## Extrait fourni
Le regretté Hubert et son camarade dessinateur Zanzim emmènent le lecteur dans l’Italie de la Renaissance pour un conte moderne qui traite de la question du genre et de la sexualité. C’est Peau d’homme, un album aussi léger que subtil.
Scénariste et coloriste de renom, Hubert (Miss pas touche, Beauté, Les Ogres-dieux…), nous a quittés en février, à l’âge de 49 ans. Non sans laisser Peau d’homme, réalisé avec son compère Zanzim (L’île aux femmes) avec qui il avait déjà publié les diptyques Les Yeux verts et Ma vie posthume.
Peau d’homme sera un one-shot. Mais un sacré one-shot. Comme le précise Zanzim, ce projet mûrit depuis 2013 déjà. Depuis les manifestations, en France, contre le mariage pour tous. « Hubert m’appelle et me dit : ‘Tu voulais faire une BD qui parle de moi ? Eh bien je suis prêt ! Je vais écrire un brûlot ! Cela va s’appeler : Débaptisez-moi !’» explique celui qui connaît Hubert depuis les Beaux-Arts d’Angers. Il poursuit : « Hubert m’envoie ce qu’il a fait mais, du coup, je trouve son brûlot un peu trash (…) Quelques mois plus tard, il revient vers moi et m’annonce qu’il a tout changé et me pitche l’histoire de Peau d’homme. C’est le coup de cœur !» Et on le comprend. Car ce Peau d’homme est un petit bonbon acidulé à la fois sucré et malicieux. Loin du trash de l’idée de départ, il est empli de légèreté, de subtilité tant dans le propos que dans le dessin.
On y découvre Bianca, jeune demoiselle de bonne famille dans une belle cité de l’Italie du Cinquecento. Une « vraie jeune fille », bien comme il faut, dit-on à l’époque ; vierge bien sûr, mais surtout naïve ! De celles qui savent se tenir bien droites et marcher avec finesse. Qui savent aussi se taire quand on ne leur donne pas la parole, faire la révérence et rendre fiers ses nobles parents. Une question d’honneur !

[Enregistrements issus d'une collecte de données]
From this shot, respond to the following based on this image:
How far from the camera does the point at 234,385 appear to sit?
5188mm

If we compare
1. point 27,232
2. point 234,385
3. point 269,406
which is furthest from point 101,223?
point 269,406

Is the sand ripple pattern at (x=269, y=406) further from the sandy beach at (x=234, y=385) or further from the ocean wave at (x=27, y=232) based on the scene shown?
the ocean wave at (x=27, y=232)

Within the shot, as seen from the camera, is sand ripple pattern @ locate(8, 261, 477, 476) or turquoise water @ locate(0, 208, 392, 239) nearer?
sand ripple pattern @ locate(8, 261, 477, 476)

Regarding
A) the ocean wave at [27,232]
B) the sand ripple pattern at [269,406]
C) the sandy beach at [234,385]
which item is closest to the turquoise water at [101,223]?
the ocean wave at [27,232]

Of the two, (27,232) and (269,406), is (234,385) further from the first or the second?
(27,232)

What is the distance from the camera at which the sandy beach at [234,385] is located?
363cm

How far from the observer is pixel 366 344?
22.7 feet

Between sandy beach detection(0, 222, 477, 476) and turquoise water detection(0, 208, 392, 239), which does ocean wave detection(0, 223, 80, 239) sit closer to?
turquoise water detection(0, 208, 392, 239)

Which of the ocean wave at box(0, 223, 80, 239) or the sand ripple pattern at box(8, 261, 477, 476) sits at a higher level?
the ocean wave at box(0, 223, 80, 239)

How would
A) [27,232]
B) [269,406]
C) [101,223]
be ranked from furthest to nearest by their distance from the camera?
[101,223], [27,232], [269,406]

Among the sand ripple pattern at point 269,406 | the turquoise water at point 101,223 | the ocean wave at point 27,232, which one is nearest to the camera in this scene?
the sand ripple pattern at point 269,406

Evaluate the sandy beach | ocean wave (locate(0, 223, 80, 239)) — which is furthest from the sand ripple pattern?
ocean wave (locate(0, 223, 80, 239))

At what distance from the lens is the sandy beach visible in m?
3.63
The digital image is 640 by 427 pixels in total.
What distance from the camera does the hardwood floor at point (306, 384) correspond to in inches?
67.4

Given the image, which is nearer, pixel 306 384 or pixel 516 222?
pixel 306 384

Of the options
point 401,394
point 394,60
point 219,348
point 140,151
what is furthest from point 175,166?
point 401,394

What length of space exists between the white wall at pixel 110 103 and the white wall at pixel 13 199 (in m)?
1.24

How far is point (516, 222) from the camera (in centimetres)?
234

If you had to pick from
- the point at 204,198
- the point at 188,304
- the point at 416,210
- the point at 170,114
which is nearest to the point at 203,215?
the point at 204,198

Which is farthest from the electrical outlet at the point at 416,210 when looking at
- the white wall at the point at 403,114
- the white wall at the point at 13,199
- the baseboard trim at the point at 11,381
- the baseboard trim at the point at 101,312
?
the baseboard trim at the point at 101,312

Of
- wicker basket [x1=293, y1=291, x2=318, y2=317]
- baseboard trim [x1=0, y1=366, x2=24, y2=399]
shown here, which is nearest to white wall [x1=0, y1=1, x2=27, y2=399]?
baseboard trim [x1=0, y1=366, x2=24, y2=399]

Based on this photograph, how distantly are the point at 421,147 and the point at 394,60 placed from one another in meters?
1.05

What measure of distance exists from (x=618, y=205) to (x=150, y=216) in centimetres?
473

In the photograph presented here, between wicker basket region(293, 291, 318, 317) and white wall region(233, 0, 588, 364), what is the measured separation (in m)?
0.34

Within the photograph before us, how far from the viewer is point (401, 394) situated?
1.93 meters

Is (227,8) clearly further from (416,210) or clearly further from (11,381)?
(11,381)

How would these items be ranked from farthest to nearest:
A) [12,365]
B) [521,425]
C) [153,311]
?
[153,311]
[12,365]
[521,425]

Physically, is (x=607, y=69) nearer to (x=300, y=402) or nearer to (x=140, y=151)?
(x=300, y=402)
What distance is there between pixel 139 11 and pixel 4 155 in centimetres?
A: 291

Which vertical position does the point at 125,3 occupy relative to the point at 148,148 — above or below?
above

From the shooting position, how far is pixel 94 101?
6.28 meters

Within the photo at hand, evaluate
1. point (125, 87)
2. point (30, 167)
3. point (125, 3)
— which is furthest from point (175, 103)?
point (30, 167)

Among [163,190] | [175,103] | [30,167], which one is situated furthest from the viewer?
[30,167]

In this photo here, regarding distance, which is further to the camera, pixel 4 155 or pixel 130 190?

## Consignes de travail
1 - Pouvez-vous recopier tout ce qui va de « Peau d’homme sera » jusqu'à « dans le dessin. » dans l'article sur Peau d'homme, en changeant « brûlot » en « pamphlet » ?
2 - Pouvez-vous rédiger la suite de l'article sur Peau d'homme, à partir de sa dernière phrase ?

## Réponses par consigne
1 -
Peau d’homme sera un one-shot. Mais un sacré one-shot. Comme le précise Zanzim, ce projet mûrit depuis 2013 déjà. Depuis les manifestations, en France, contre le mariage pour tous. « Hubert m’appelle et me dit : ‘Tu voulais faire une BD qui parle de moi ? Eh bien je suis prêt ! Je vais écrire un pamphlet ! Cela va s’appeler : Débaptisez-moi !’» explique celui qui connaît Hubert depuis les Beaux-Arts d’Angers. Il poursuit : « Hubert m’envoie ce qu’il a fait mais, du coup, je trouve son pamphlet un peu trash (…) Quelques mois plus tard, il revient vers moi et m’annonce qu’il a tout changé et me pitche l’histoire de Peau d’homme. C’est le coup de cœur !» Et on le comprend. Car ce Peau d’homme est un petit bonbon acidulé à la fois sucré et malicieux. Loin du trash de l’idée de départ, il est empli de légèreté, de subtilité tant dans le propos que dans le dessin.

2 -
Pas le genre à opposer la moindre résistance quand les parents lui choisissent un mari. D’autant que Giovanni « est jeune et joli garçon ». Mais l’amour n’a rien à voir dans ces épousailles, tout est question d’accords marchands et de relations politiques. Mais voilà, Bianca aimerait mieux connaître son fiancé ; et sa marraine a une solution pour ça. Elle possède une peau d’homme ! Pas un déguisement, une véritable peau, au teint hâlé et aux cheveux bouclés, qu’une jeune femme peut revêtir pour redécouvrir le monde du point de vue masculin. Une possibilité de devenir, pour un moment, un véritable homme, avec tout ce qu’il faut comme corpulence, muscles ou attributs sexuels !
Devenue Lorenzo, Bianca doit réapprendre à occuper l’espace, à marcher les pieds écartés, à garder le menton haut… et à appréhender cette « bosse arrogante » au niveau du pubis, qui la fera s’interroger : « Et on ose dire que les femmes d’habillent de façon impudique ? » C’est donc ainsi « vêtue » que Bianca connaîtra mieux son futur mari. Un homme sympathique et agréable mais surtout… clairement homosexuel !
Pas évident en pleine période de l’Inquisition, et alors que le frère de Bianca, Angelo, jeune prédicateur un brin illuminé, impose peu à peu à la joyeuse cité, des mœurs on ne peut plus strictes. Montrer de la chaire est pour lui indécent, surtout chez les femmes – « tentatrices », « démons en jupon », « corruptrices »… Au point qu’il finit par leur imposer le voile, faire tondre et fouetter les épouses adultères et expulser les putains. Une situation qui mènera Bianca, ainsi que son alter-ego Lorenzo, à se révolter ; ce qui finira par changer non seulement le futur de sa ville, mais surtout, sa vision du monde. Ses relations avec son mari, ses amies, ses parents, sa ville… en seront bouleversées. De fille soumise, Bianca va devenir une femme qui ose !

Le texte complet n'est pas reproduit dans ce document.